PROVIDED PASSAGE
Flying Adventures

My Photo
Name:
Location: Massachusetts, United States

Thursday, June 25, 2009

The Regional Truth - Part 2

This post was going to touch on the way regional airline pilots are treated and my company stepped right in to provide me with the perfect story on this past trip. We had a wheels up time to New York because of weather. After an hour-and-a-half on the ramp, we returned to the gate to refuel and let passengers who were going to miss connections go. Two hours behind schedule, we took off and headed for JFK, where we would then work a flight back to Boston for the overnight. In range, however, we realized our flight had been given to another crew that departed a mere 15 minutes before we reached the gate, something of a common tactic from crew scheduling as of late to avoid cancelations that would mandate them to give us a hotel room even in base.
So we were now stuck in New York. Because it is our base, eventhough no one in my crew lives there, the company will not provide a hotel. We still called scheduling to see whether they could put us up because we had a 13-hour day the following day. The answer was an unequivocal and resounding no. I told the scheduler that my captain and I refused to sleep in the crew room, or the terminal in this case since six pilots had already claimed the filthy glycol-stained sofas as their own, and were heading to Boston to look for a bed to sleep in, like normal people.
The scheduler put me on hold and returned a second later with a threat. If we missed our deadhead the next morning they would slap us with a missed assignment and a note to that effect was now on my file. They could have simply deadheaded us from Boston in the morning instead, which would have given us a few more hours of sleep, but obviously this particular scheduler chose the war path instead.
Undeterred, we got on a flight to Boston. We figured out what crews had made it to their overnight, and more importantly which hadn't and managed to score a couple of rooms for the night. At 2 a.m., I got into my room, completely wiped out, only to get up again at 6 a.m. to return to the airport and fight my way back to JFK.
Playing around wording in our contract, making threats and being generally uncooperative is sadly what we are faced with every day we have to talk to crew scheduling. Of course, some schedulers are very nice and will go the extra mile to help but they are few and far between.
I am fully aware of economic considerations the airlines face, especially these days, but how can a company refuse to put up its crewmembers in a hotel on the eve of a 13-hour day? The scheduler I talked to simply told me to get a crashpad, a bed in a house or apartment full of commuting pilots. As a lineholder, however, I should not have to shell out the extra $250/month for a bed I might only use once or twice a year. In any case, on my First Officer pay, a crashpad or a hotel room in New York are luxuries I simply cannot afford.
In the wake of Colgan's crash, airlines have to wake up to the fact that they too have a responsibility in keeping their crews well-rested. These scheduling games aimed at circumventing contractual agreements have to stop. Some I've shared this story with have suggested I should have simply gone home and called in fatigued the next day, as a retaliatory move. While it might have created a scheduling hiccup, I would have lost two days of pay, something I just cannot afford either.
The mood at my airline, and I suspect at many others recently, has been been very dark lately. It is as though we are in a constant tug or war with the company, a game it is obvious we will never win.

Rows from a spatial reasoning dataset
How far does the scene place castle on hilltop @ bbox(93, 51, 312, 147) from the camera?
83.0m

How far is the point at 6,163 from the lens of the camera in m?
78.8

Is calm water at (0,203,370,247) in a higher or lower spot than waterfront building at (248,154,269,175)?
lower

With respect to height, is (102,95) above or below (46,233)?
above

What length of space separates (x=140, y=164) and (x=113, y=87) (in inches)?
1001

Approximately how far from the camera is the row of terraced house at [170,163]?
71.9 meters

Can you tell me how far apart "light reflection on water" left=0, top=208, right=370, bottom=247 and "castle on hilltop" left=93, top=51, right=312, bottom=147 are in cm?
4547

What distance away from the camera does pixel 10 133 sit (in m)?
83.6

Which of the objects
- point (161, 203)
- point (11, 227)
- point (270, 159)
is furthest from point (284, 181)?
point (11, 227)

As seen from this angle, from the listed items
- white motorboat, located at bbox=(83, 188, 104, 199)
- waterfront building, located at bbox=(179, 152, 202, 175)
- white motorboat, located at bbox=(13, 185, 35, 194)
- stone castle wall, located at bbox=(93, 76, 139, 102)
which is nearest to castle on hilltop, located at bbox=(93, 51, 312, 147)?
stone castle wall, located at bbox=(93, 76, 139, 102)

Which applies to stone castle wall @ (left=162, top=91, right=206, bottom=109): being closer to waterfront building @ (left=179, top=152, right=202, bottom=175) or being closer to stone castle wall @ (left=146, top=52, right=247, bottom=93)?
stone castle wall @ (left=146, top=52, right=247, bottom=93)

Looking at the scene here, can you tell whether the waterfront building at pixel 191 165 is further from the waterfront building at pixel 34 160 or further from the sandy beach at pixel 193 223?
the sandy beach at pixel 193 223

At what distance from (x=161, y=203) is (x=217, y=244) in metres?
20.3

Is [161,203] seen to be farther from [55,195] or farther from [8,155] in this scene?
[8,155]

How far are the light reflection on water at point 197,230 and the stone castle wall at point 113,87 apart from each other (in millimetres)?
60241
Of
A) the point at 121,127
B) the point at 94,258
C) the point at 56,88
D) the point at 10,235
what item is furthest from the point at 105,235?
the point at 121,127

WHAT YOU WILL DO
1: Please put the lines of the records, from the line containing "As seen from" through the end of the records, into a JSON list of strings, one string for each line, with blank lines left out.
2: Write what comes next in the post about regional airline crew scheduling, picking up after its final sentence.

RESULTS BY TASK
1:
[
  "As seen from this angle, from the listed items",
  "- white motorboat, located at bbox=(83, 188, 104, 199)",
  "- waterfront building, located at bbox=(179, 152, 202, 175)",
  "- white motorboat, located at bbox=(13, 185, 35, 194)",
  "- stone castle wall, located at bbox=(93, 76, 139, 102)",
  "which is nearest to castle on hilltop, located at bbox=(93, 51, 312, 147)?",
  "stone castle wall, located at bbox=(93, 76, 139, 102)",
  "Which applies to stone castle wall @ (left=162, top=91, right=206, bottom=109): being closer to waterfront building @ (left=179, top=152, right=202, bottom=175) or being closer to stone castle wall @ (left=146, top=52, right=247, bottom=93)?",
  "stone castle wall @ (left=146, top=52, right=247, bottom=93)",
  "Looking at the scene here, can you tell whether the waterfront building at pixel 191 165 is further from the waterfront building at pixel 34 160 or further from the sandy beach at pixel 193 223?",
  "the sandy beach at pixel 193 223",
  "At what distance from (x=161, y=203) is (x=217, y=244) in metres?",
  "20.3",
  "Is [161,203] seen to be farther from [55,195] or farther from [8,155] in this scene?",
  "[8,155]",
  "How far are the light reflection on water at point 197,230 and the stone castle wall at point 113,87 apart from each other (in millimetres)?",
  "60241",
  "Of",
  "A) the point at 121,127",
  "B) the point at 94,258",
  "C) the point at 56,88",
  "D) the point at 10,235",
  "what item is furthest from the point at 105,235?",
  "the point at 121,127"
]

2:
The problem at the regional airlines today isn't experience. The fact that we have 200-hour wonders flying around the system is something that can be dealt with easily by pairing these pilots with experienced captains. After all, major airlines have in the past used so-called ab initio programs to train pilots.
The true issue is how airlines treat their pilots, flight attendants, gate agents and ramp personel. All of us work hard, go the extra mile to help passengers and run a safe ship but all we get in return is disrespect.
It is time for the press to leave behind this issue of lack of experience and focus on this: your crew is tired, underpaid, overworked and pissed off.

Thursday, June 11, 2009

The Regional Truth - Part 1

Alan Levin wrote a story for USA Today earlier this week underlining the fact that Marvin Renslow, the captain of Colgan 3407 that crashed in February outside Buffalo, NY, had failed several checkrides in his time at the airline.
The article, copied below, was published weeks after the NTSB released copious amounts of documents during their hearings on the ill-fated Colgan flight, including training records, technical data recovered from the aicraft's data recorder and transcripts of the pilots' conversation during the flight.

Pilots in crashes had failed multiple tests
By Alan Levin, USA TODAY
In nearly every serious regional airline accident during the past 10 years, at least one of the pilots had failed tests of his or her skills multiple times, according to an analysis of federal accident records.
In eight of the nine accidents during that time, which killed 137 people, pilots had a history of failing two or more "check rides," tests by federal or airline inspectors of pilots' ability to fly and respond to emergencies. In the lone case in which pilots didn't have multiple failures since becoming licensed, the co-pilot was fired after the non-fatal crash for falsifying his job application.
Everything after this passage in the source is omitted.